* ABOUT THIS TASK
Beginning with the line that has "class: Mammalia", please write out the remaining lines of the material exactly, the last one included.

* RECORD EXTRACTS
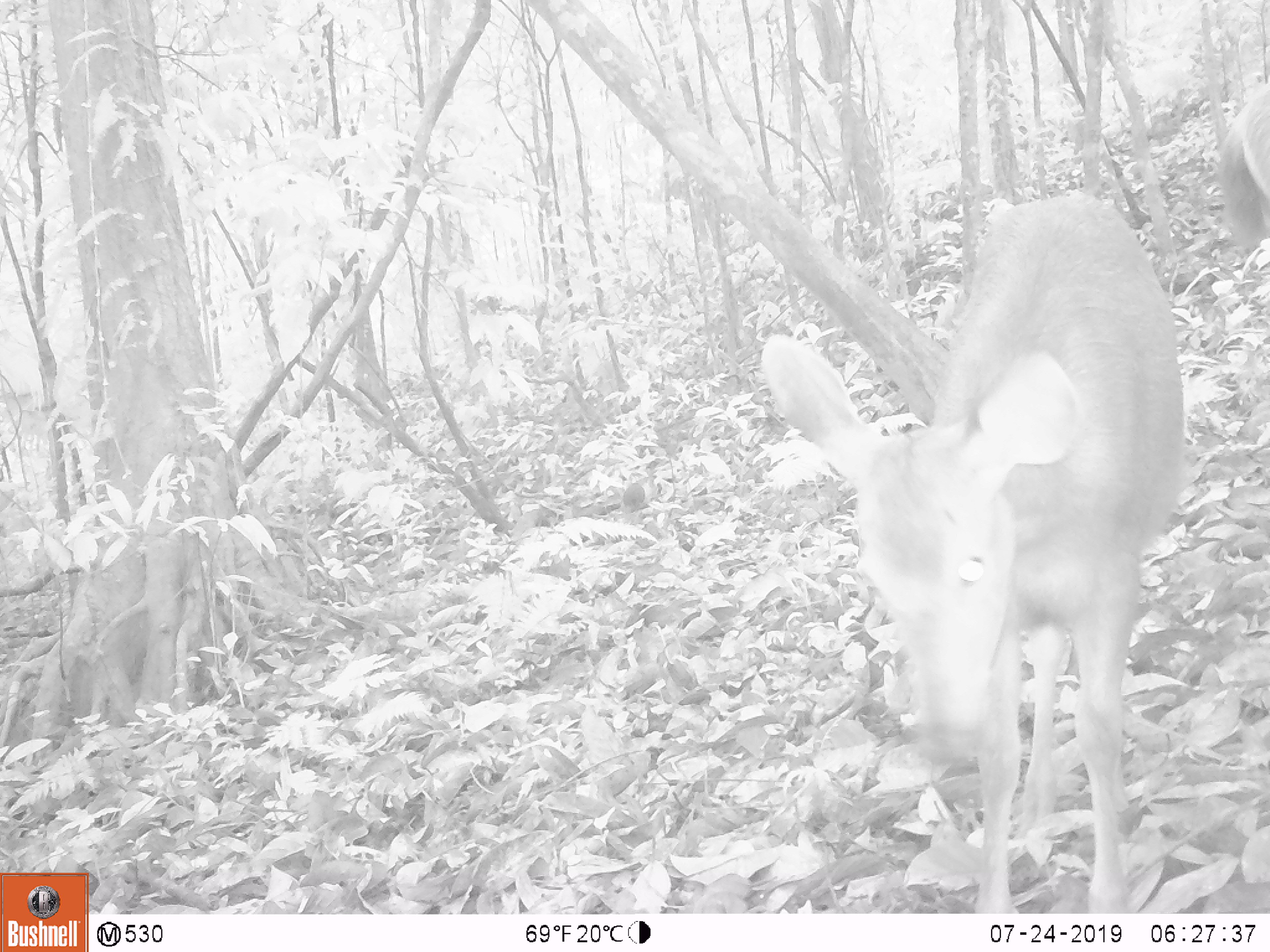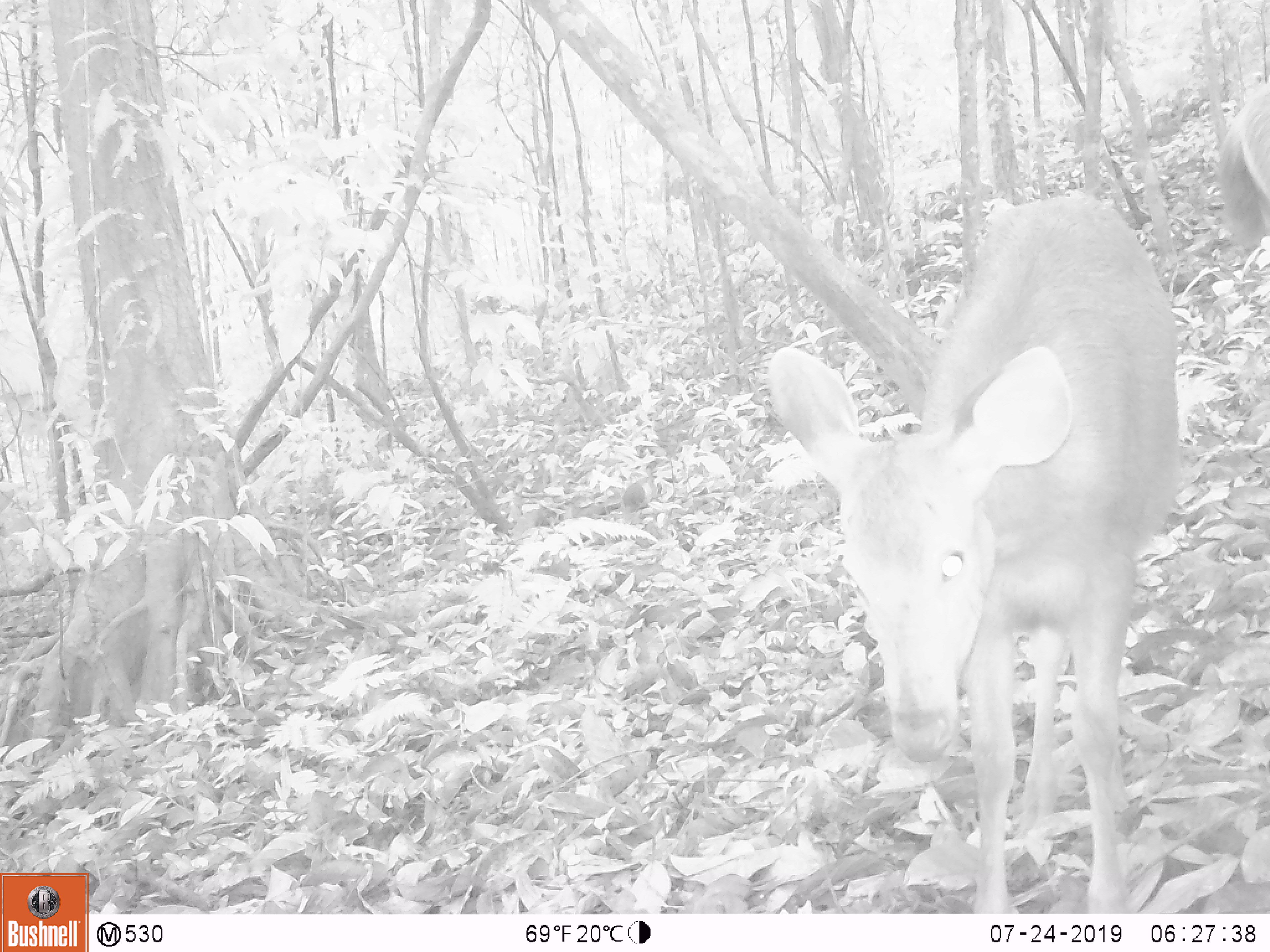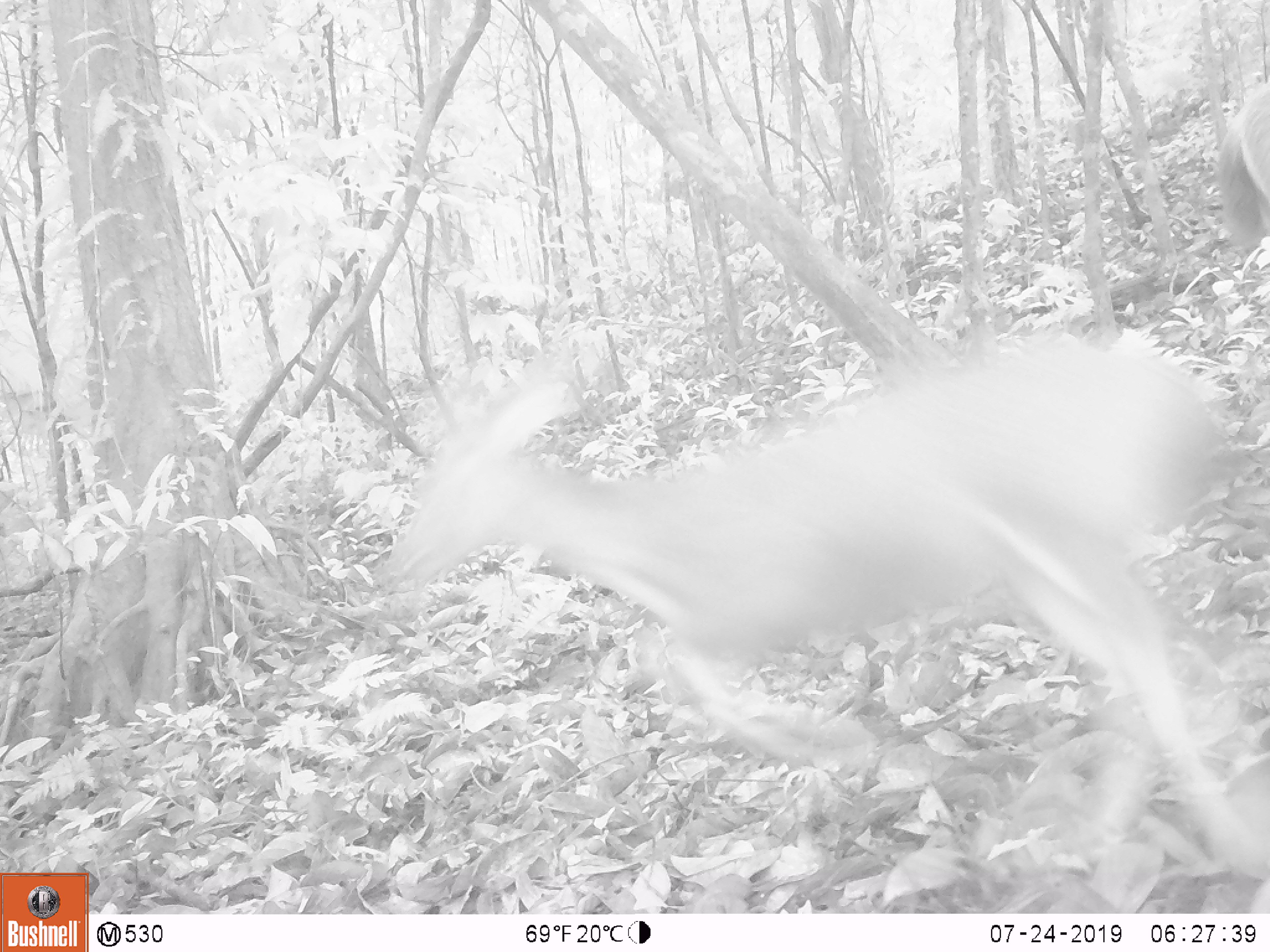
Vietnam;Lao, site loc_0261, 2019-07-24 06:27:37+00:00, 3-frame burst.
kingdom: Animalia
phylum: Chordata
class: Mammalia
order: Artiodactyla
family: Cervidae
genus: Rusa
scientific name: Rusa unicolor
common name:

* ANSWER TO THIS PROBLEM
class: Mammalia
order: Artiodactyla
family: Cervidae
genus: Rusa
scientific name: Rusa unicolor
common name:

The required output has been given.